Published on Jan 20, 2025

2 min read

Prelude

Despite the recommendation not to, you still need to pass some details between Airflow tasks. Maybe it’s as simple as a dataset path on S3.

Prerequisites

a machine
Python 3
apache-airflow installed

Code

In Airflow, this is known as XCom which, as delved a bit further in the main article, must be by default serializable to the airflow db.

An example with the PythonOperator:

with DAG(dag_id="xcom_dag_python"):
  task1 = PythonOperator(
    task_id="task1",
    python_callable=lambda *_: "path"
  )
  task2 = PythonOperator(
    task_id="task2",
    python_callable=lambda **context: print(context["ti"].xcom_pull(task_ids='task1')),
    provide_context=True
  )

  task1 >> task2

Note how by default the value returned by the python_callable is an xcom_push, and the ti is a context key-value pair enabled by provide_context.

An example with the BashOperator and a jinja template to access the same context. Note the template is also possible in the PythonOperator vie templates_dict.

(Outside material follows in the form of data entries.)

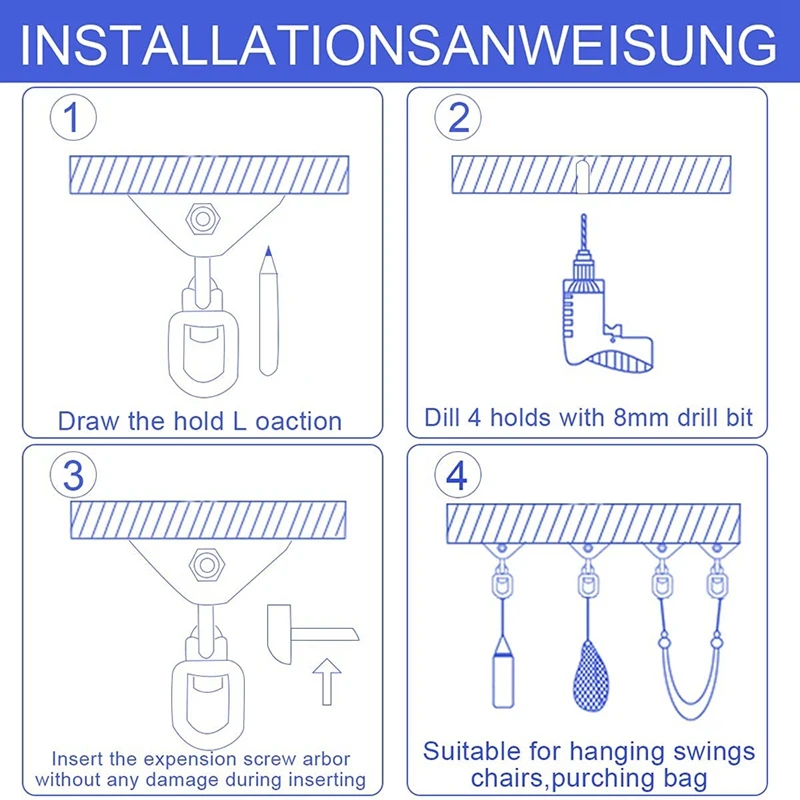 INSTALLATIONSANWEISUNG

1

Draw the hold L oaction

2

Dill 4 holds with 8mm drill bit

3

Insert the expension screw arbor without any damage during inserting

4

Suitable for hanging swings chairs,purching bag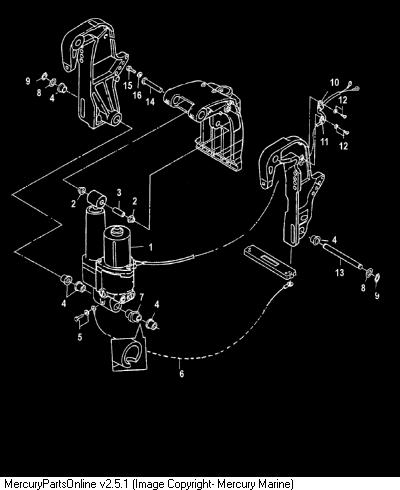 9
8
4
15
16
14
10
12
11
12
2
3
2
1
4
13
8
9
4
7
4
5
6

MercuryPartsOnline v2.5.1 (Image Copyright- Mercury Marine)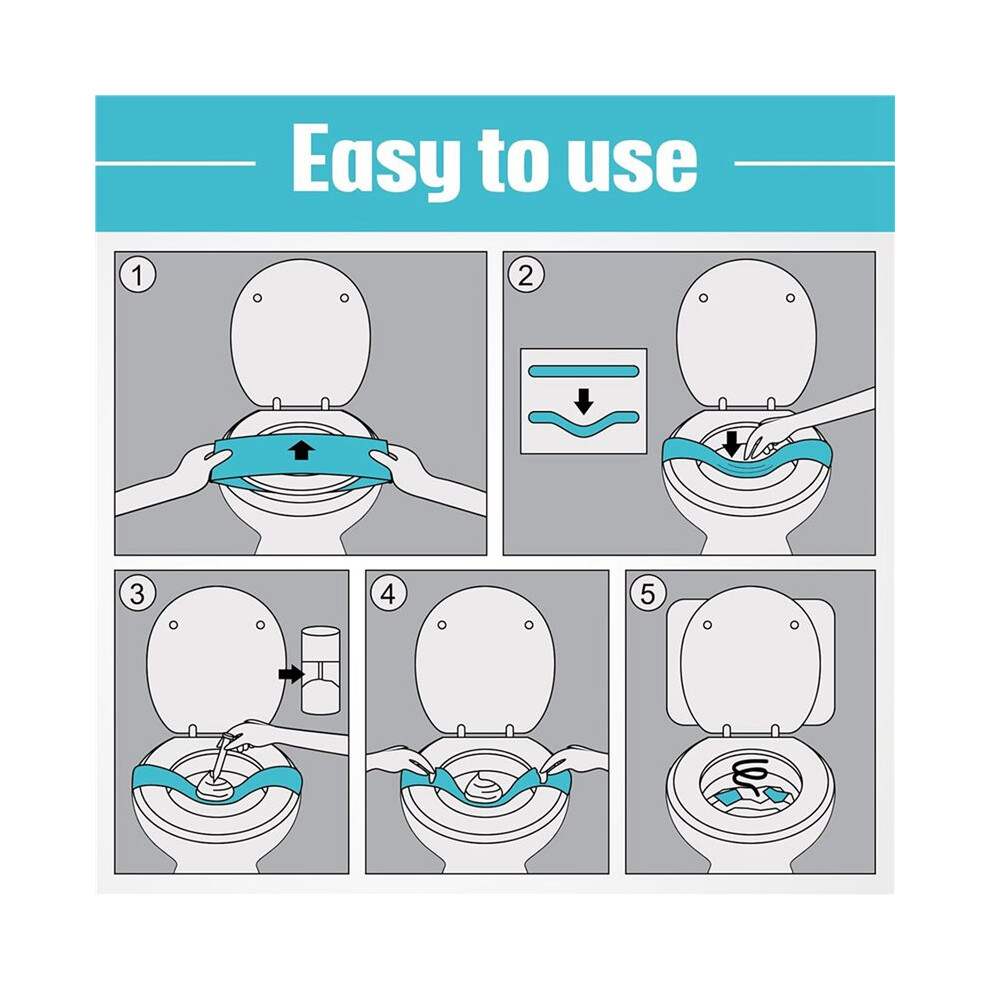 Easy to use

1

2

3

4

5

with DAG(dag_id="xcom_dag_jinja"):
  task1 = BashOperator(
    task_id="task1",
    bash_command="echo 42",
    do_xcom_push=True
  )
  task2 = BashOperator(
    task_id="task2",
    bash_command="echo 'echoed {{ ti.xcom_pull(task_ids='task1') }}'",
    do_xcom_push=False
  )

  task1 >> task2

Addendum

Why shouldn’t we use xcom again?

Xcom data is stored in a database, so must obey its constraints, such as being serializable and not too large. One must also realize that each xcom call is yet another db operation which can affect the rest of the application. Xcom, since they behave like airflow variables, can also be deleted via the UI (by mistake). So no, unfortunately it doesn’t make sense for tasks to pass dataframes from one to another.